The task
Could you give the data below again exactly, apart from the pictures?

Extracted entries
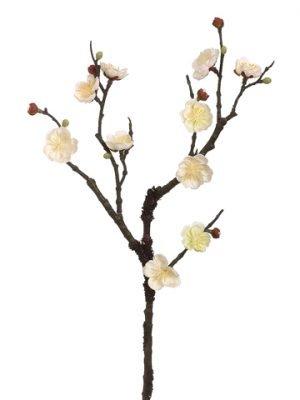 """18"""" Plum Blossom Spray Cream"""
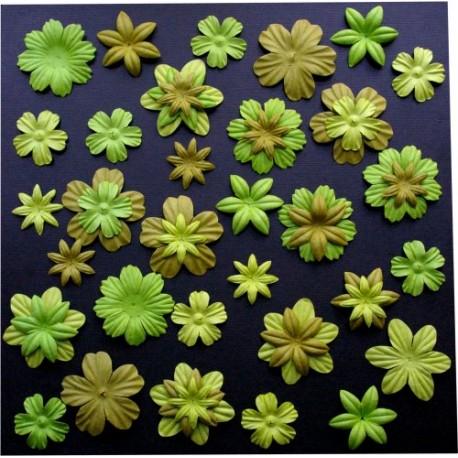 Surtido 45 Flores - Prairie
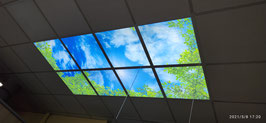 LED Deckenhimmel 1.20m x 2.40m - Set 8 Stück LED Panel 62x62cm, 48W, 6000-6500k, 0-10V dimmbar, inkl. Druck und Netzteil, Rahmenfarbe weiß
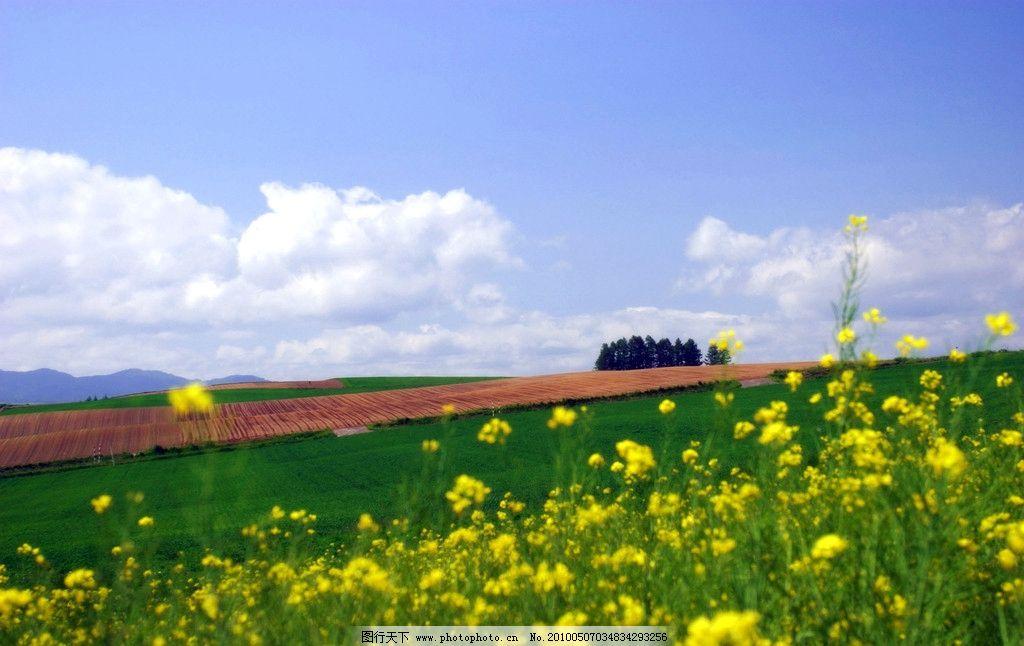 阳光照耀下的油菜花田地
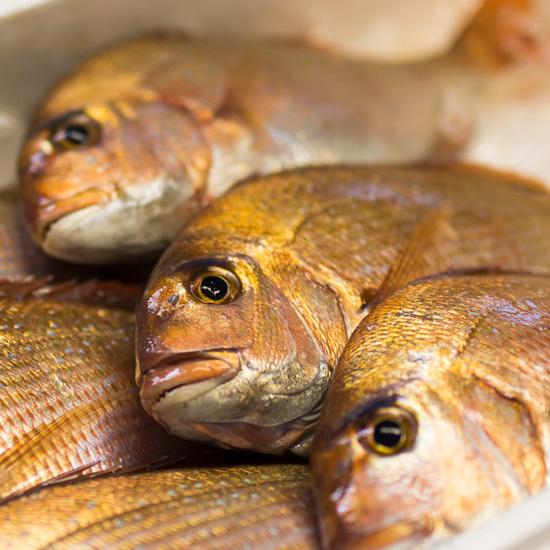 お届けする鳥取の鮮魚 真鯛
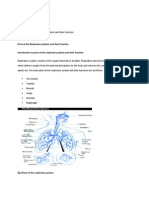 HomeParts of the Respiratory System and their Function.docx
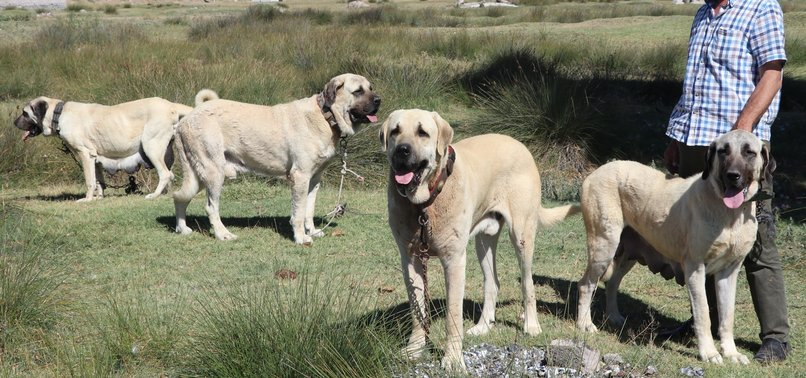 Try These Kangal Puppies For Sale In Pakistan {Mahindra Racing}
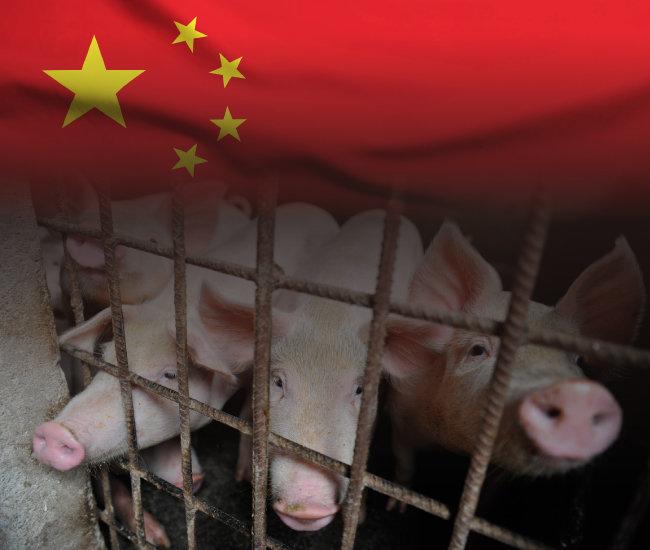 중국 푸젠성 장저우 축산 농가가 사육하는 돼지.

Completed exercise
 """18"""" Plum Blossom Spray Cream"""
 Surtido 45 Flores - Prairie
 LED Deckenhimmel 1.20m x 2.40m - Set 8 Stück LED Panel 62x62cm, 48W, 6000-6500k, 0-10V dimmbar, inkl. Druck und Netzteil, Rahmenfarbe weiß
 阳光照耀下的油菜花田地
 お届けする鳥取の鮮魚 真鯛
 HomeParts of the Respiratory System and their Function.docx
 Try These Kangal Puppies For Sale In Pakistan {Mahindra Racing}
 중국 푸젠성 장저우 축산 농가가 사육하는 돼지.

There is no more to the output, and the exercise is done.